# Selection:
══════════

This document argues that this recent trend is not helpful in reaching the ultimate goal of many of these bar BOFs (i.e., to eventually initiate new IETF work). It encourages the organizers of bar BOFs to consider the benefits of holding such get-togethers in much less formal settings.
A good rule of thumb is that a bar BOF should include the necessary participants to achieve its purpose, and no more. Smaller meetings are usually more successful than larger meetings.
Hence, it is often useful to limit attendance carefully. Broadcasting a bar BOF announcement is therefore not usually a good method of inviting the desired set of participants.
One reason is that if the announcement happens to attract a large response, the logistics of organizing a get-together for larger groups becomes very difficult. Small groups fit comfortably around a table at a bar or a restaurant, or can find a quite corner in an IETF hallway for a discussion. Larger groups require dedicated meeting facilities, which are limited during IETF meetings, and they generally require much more careful planning.
A second reason for limiting attendance is group interactions. Experience shows that discussions among groups of more than, say, a dozen folks tend to start requiring explicit moderation, especially when the participants are unfamiliar with one another. This adds cumbersome overheads that lengthen the duration of the session, making it consume more of the most valuable commodity of many IETF attendees - time.
Often, it is not even possible for the organizers to determine how large the resulting get-together will be, forcing them to over-provision for the "best" case of a substantial attendance, even in cases where this turns out to be not necessary. And even when a large group comes together, it oftentimes mostly consists of "tourists" who do not usefully participate in the get-together but do require finding larger rooms and whose attendance can make the interactions for active participants more cumbersome, e.g., because microphones need to be used in larger rooms.
Even bar BOFs that intend to drum up interest in new IETF work can benefit from controlling attendance. In their initial stages, these efforts benefit tremendously from direct, high-bandwidth feedback from IETF participants experienced in related areas, which is easier to receive and discuss in a smaller setting. Secondly, a badly run large meeting can sometimes "poison the waters" for a while for the proposed idea by convincing the broader community that it should not progress, where a smaller, more concentrated meeting may have been productive.
As the name "bar BOF" implies, such get-togethers were traditionally held in bars or restaurants. Recently, there has been a distinct shift towards holding such meetings in regular IETF meeting rooms.
One reason for this trend has been discussed in Section 2 (How to Invite); namely, that an uncontrolled broadcast announcement requires over-provisioning of facilities.
A likely second reason for this trend is that the booking of an IETF room requires Area Director approval. This approval of the room request has been known to sometimes be reported as Area Director "support" for the topic of the meeting to the community or to employers. No such support is expressed or implied when Area Directors approve room requests; many routinely say "yes" to every incoming request as long as there are meeting rooms available.

══════════

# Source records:
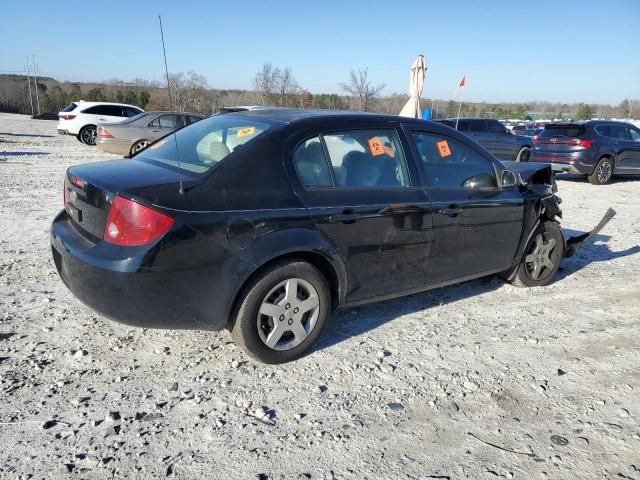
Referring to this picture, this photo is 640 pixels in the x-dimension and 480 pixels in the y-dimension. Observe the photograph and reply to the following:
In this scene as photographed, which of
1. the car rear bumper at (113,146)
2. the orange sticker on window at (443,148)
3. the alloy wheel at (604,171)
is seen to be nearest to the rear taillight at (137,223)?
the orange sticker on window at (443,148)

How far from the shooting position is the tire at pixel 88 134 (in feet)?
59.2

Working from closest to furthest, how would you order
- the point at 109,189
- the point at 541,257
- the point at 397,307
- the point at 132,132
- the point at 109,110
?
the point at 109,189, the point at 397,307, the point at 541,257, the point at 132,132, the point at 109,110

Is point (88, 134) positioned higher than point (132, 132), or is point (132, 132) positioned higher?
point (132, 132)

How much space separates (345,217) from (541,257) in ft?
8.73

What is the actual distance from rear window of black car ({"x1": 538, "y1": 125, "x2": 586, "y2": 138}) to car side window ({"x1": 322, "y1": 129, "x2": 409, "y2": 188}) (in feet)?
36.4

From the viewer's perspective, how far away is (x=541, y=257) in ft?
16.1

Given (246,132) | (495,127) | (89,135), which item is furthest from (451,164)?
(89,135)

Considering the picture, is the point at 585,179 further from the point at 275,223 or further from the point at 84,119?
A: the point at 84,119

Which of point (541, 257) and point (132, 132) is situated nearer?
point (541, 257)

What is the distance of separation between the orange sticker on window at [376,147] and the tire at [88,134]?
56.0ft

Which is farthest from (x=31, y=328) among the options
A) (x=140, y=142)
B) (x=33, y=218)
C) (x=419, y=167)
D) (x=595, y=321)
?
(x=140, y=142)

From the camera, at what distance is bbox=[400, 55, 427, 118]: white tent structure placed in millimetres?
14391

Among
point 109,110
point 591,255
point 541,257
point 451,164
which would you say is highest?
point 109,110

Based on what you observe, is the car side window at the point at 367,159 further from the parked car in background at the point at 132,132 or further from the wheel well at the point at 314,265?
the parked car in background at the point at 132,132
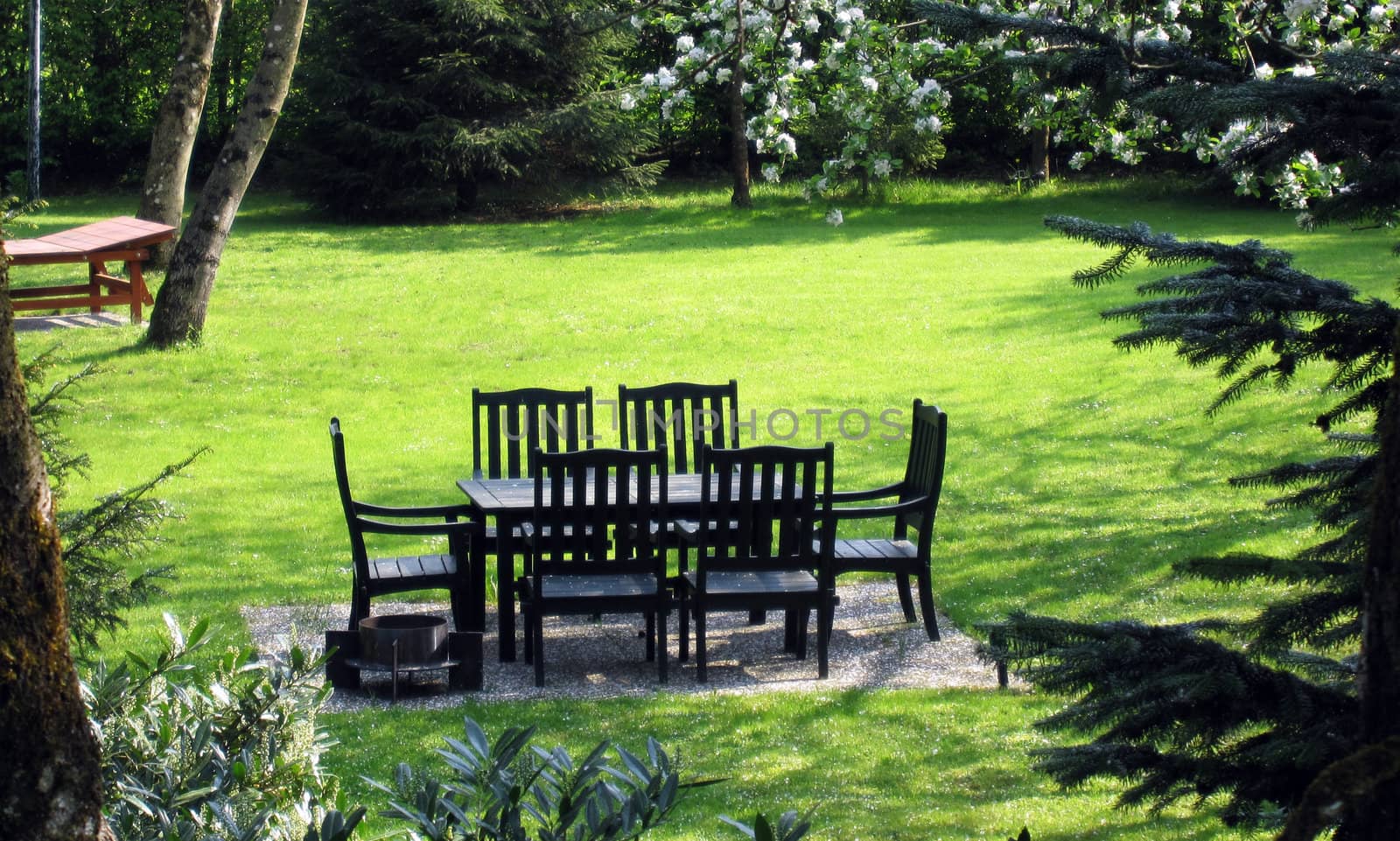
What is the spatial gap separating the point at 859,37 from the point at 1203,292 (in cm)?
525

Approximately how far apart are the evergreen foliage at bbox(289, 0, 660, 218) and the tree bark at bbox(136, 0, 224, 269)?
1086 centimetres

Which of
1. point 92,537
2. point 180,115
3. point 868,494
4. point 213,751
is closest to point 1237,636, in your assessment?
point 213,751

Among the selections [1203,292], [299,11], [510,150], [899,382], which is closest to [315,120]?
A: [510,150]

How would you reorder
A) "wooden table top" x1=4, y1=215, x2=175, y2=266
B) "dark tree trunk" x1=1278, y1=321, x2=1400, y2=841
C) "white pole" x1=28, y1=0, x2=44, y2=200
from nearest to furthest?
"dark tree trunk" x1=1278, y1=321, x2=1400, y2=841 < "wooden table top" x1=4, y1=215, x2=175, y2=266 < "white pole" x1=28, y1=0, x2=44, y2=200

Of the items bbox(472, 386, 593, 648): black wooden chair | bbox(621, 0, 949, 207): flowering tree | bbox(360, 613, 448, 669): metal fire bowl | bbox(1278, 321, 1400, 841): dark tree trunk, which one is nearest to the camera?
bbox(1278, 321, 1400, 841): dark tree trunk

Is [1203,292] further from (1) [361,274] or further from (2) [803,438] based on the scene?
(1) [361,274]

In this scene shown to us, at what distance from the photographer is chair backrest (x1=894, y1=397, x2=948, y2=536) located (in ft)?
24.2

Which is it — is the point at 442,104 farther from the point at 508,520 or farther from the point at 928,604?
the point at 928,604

══════════

# Given request 1:
Extract each line of the records that contains the string "orange".
# Given request 2:
Write the passage that comes next in the bar BOF text, starting after its last sentence.
The bar BOF text and the records are unrelated pieces of material.

# Written response 1:
2. the orange sticker on window at (443,148)
the orange sticker on window at (443,148)
What is the distance of separation between the orange sticker on window at [376,147] and the tire at [88,134]?

# Written response 2:
Holding bar BOFs in IETF meeting rooms does not make them any more official or valid than bar BOFs that happen in other places. And IETF meeting rooms often do not provide the most supportive environments for a successful bar BOF.
One reason is that the classroom-style seating often present in IETF meeting rooms tends to spread people out in rows, all facing towards a front presenter: good for presentations, bad for discussion. Because IETF meeting rooms tend to be large, and people have a natural tendency to spread out, holding a meeting there often requires microphone use, which is cumbersome and slows a discussion down.
Another reason is more pragmatic. Because the organizers of bar BOFs can only use IETF meeting rooms during times when they are not otherwise in use, bar BOFs often happen during lunch slots, dinner time, or later in the evening. This prolongs the time during which IETF participants are stuck in the same rooms they're stuck in for the rest of the day, and it prevents them from having a regular and at least somewhat relaxed meal. Anecdotal evidence exists that at least one Area Director has not been able to set foot outside the IETF hotel for a stretch of several days during IETF-77. It is unlikely that bar BOF participants in the consequential mental and bodily state will make productive contributions to a bar BOF or, in the case of Area Directors, will be extremely receptive towards new work proposals.
Food, drink and a relaxed atmosphere in which to have a discussion are an essential part of a successful bar BOF. IETF meeting rooms offer neither.
Several of the recent bar BOFs that were held in IETF meeting rooms emulated official IETF meetings to a degree that made them indistinguishable from a regular working group meeting for the average IETF attendee. This includes detailed agendas, lengthy presentations, organizers who refer to themselves as "bar BOF chairs", emulating blue sheets, and even hums and other consensus calls.
It is not clear as to why this has been happening. One attempt at an explanation may be that holding a get-together in an IETF room and having the organizers behave like chairs behave during regular IETF sessions is causing a Pavlovian stimulus in the bar BOF attendees. Another explanation attempt is that an IETF meeting room simply doesn't allow many other forms of discussion.
Whatever the reason for this development is, it is reasonably obvious that running a bar BOF in a way that emulates running a working group session is not very productive. Because the reasons for organizing such a get-together are diverse, this section is not making more specific suggestions, other than to note that meeting outside of a IETF meeting room is likely going to shift the dynamics sufficiently so that better interactions and results become possible.
Bar BOF organizers are encouraged to rekindle the original spirit behind bar BOFs and organize them outside IETF meeting rooms, at venues with food and drink, for smaller groups and in a way that does not needlessly mimic the way official IETF sessions are conducted.
This document raises no IANA considerations.
[Note to the RFC Editor: Please remove this section upon publication.]
This document has no known security implications.
[Note to the RFC Editor: Please remove this section upon publication.]
The name and title of this document have been chosen to resemble those used by Thomas Narten for his guidelines document on holding a successful BOF [RFC5434] (Narten, T., “Considerations for Having a Successful Birds-of-a-Feather (BOF) Session,” February 2009.), as a sign of appreciation for a document that has proven to be invaluable many times over.
Lars Eggert is partly funded by [TRILOGY] (, “Trilogy Project,” .), a research project supported by the European Commission under its Seventh Framework Program.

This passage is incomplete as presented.